O'Reilly logo

Effective awk Programming, 4th Edition by Arnold Robbins

Stay ahead with the world's most comprehensive technology and business learning platform.

With Safari, you learn the way you learn best. Get unlimited access to videos, live online training, learning paths, books, tutorials, and more.

Start Free Trial

No credit card required

Preface

Arnold Robbins

Nof Ayalon
Israel

Several kinds of tasks occur repeatedly when working with text files. You might want to extract certain lines and discard the rest. Or you may need to make changes wherever certain patterns appear, but leave the rest of the file alone. Such jobs are often easy with awk. The awk utility interprets a special-purpose programming language that makes it easy to handle simple data-reformatting jobs.

The GNU implementation of awk is called gawk; if you invoke it with the proper options or environment variables, it is fully compatible with the POSIX[1] specification of the awk language and with the Unix version of awk maintained by Brian Kernighan. This means that all properly written awk programs should work with gawk. So most of the time, we don’t distinguish between gawk and other awk implementations.

Using awk you can:

  • Manage small, personal databases

  • Generate reports

  • Validate data

  • Produce indexes and perform other document-preparation tasks

  • Experiment with algorithms that you can adapt later to other computer languages

In addition, gawk provides facilities that make it easy to:

  • Extract bits and pieces of data for processing

  • Sort data

  • Perform simple network communications

  • Profile and debug awk programs

  • Extend the language with functions written in C or C++

This book teaches you about the awk language and how you can use it effectively. You should already be familiar with basic system commands, such as cat and ls,[2] as well as basic shell facilities, such as input/output (I/O) redirection and pipes.

Implementations of the awk language are available for many different computing environments. This book, while describing the awk language in general, also describes the particular implementation of awk called gawk (which stands for “GNU awk”). gawk runs on a broad range of Unix systems, ranging from Intel-architecture PC-based computers up through large-scale systems. gawk has also been ported to Mac OS X, Microsoft Windows (all versions), and OpenVMS.[3]

History of awk and gawk

The name awk comes from the initials of its designers: Alfred V. Aho, Peter J. Weinberger, and Brian W. Kernighan. The original version of awk was written in 1977 at AT&T Bell Laboratories. In 1985, a new version made the programming language more powerful, introducing user-defined functions, multiple input streams, and computed regular expressions. This new version became widely available with Unix System V Release 3.1 (1987). The version in System V Release 4 (1989) added some new features and cleaned up the behavior in some of the “dark corners” of the language. The specification for awk in the POSIX Command Language and Utilities standard further clarified the language. Both the gawk designers and the original awk designers at Bell Laboratories provided feedback for the POSIX specification.

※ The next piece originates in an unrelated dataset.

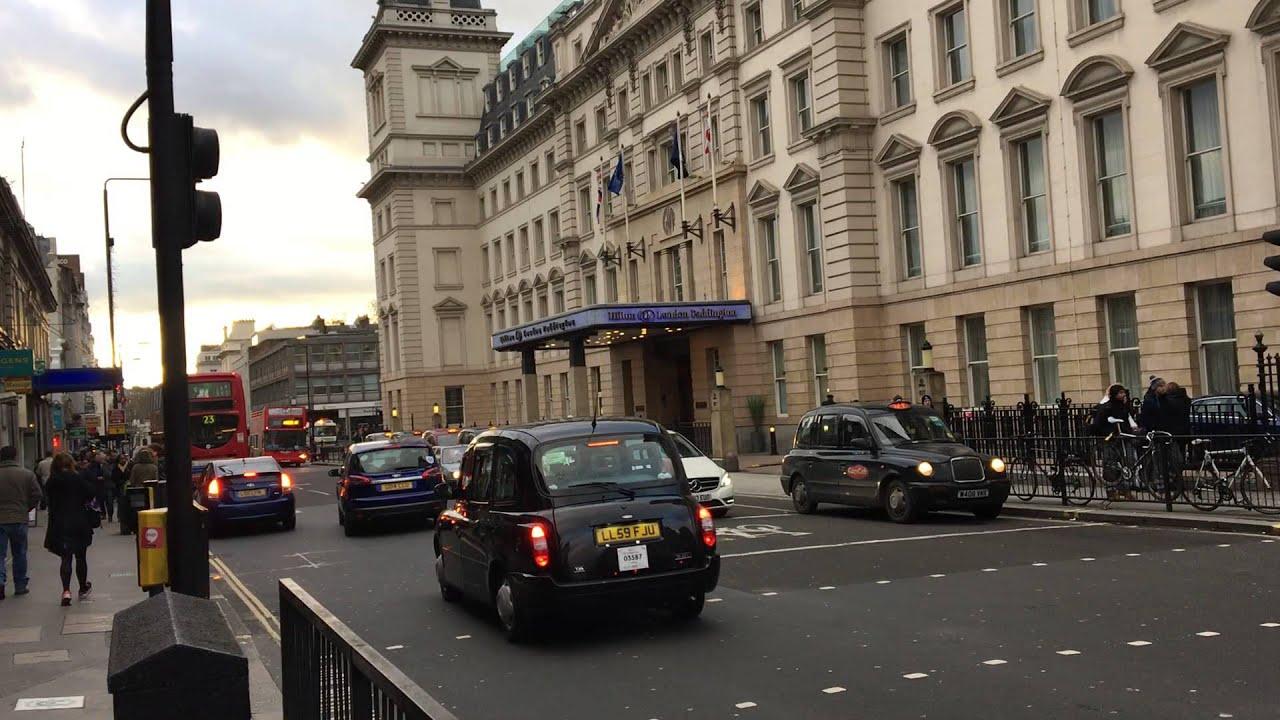 Paddington Hotel London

Paul Rubin wrote gawk in 1986. Jay Fenlason completed it, with advice from Richard Stallman. John Woods contributed parts of the code as well. In 1988 and 1989, David Trueman, with help from me, thoroughly reworked gawk for compatibility with the newer awk. Circa 1994, I became the primary maintainer. Current development focuses on bug fixes, performance improvements, standards compliance, and, occasionally, new features.

In May 1997, Jürgen Kahrs felt the need for network access from awk, and with a little help from me, set about adding features to do this for gawk. At that time, he also wrote the bulk of TCP/IP Internetworking with gawk (a separate document, available as part of the gawk distribution). His code finally became part of the main gawk distribution with gawk version 3.1.

John Haque rewrote the gawk internals, in the process providing an awk-level debugger. This version became available as gawk version 4.0 in 2011.

See Major Contributors to gawk for a full list of those who have made important contributions to gawk.

A Rose by Any Other Name

The awk language has evolved over the years. Full details are provided in Appendix A. The language described in this book is often referred to as “new awk.” By analogy, the original version of awk is referred to as “old awk.”

On most current systems, when you run the awk utility you get some version of new awk.[4] If your system’s standard awk is the old one, you will see something like this if you try the test program:

$ awk 1 /dev/null
error→ awk: syntax error near line 1
error→ awk: bailing out near line 1

In this case, you should find a version of new awk, or just install gawk!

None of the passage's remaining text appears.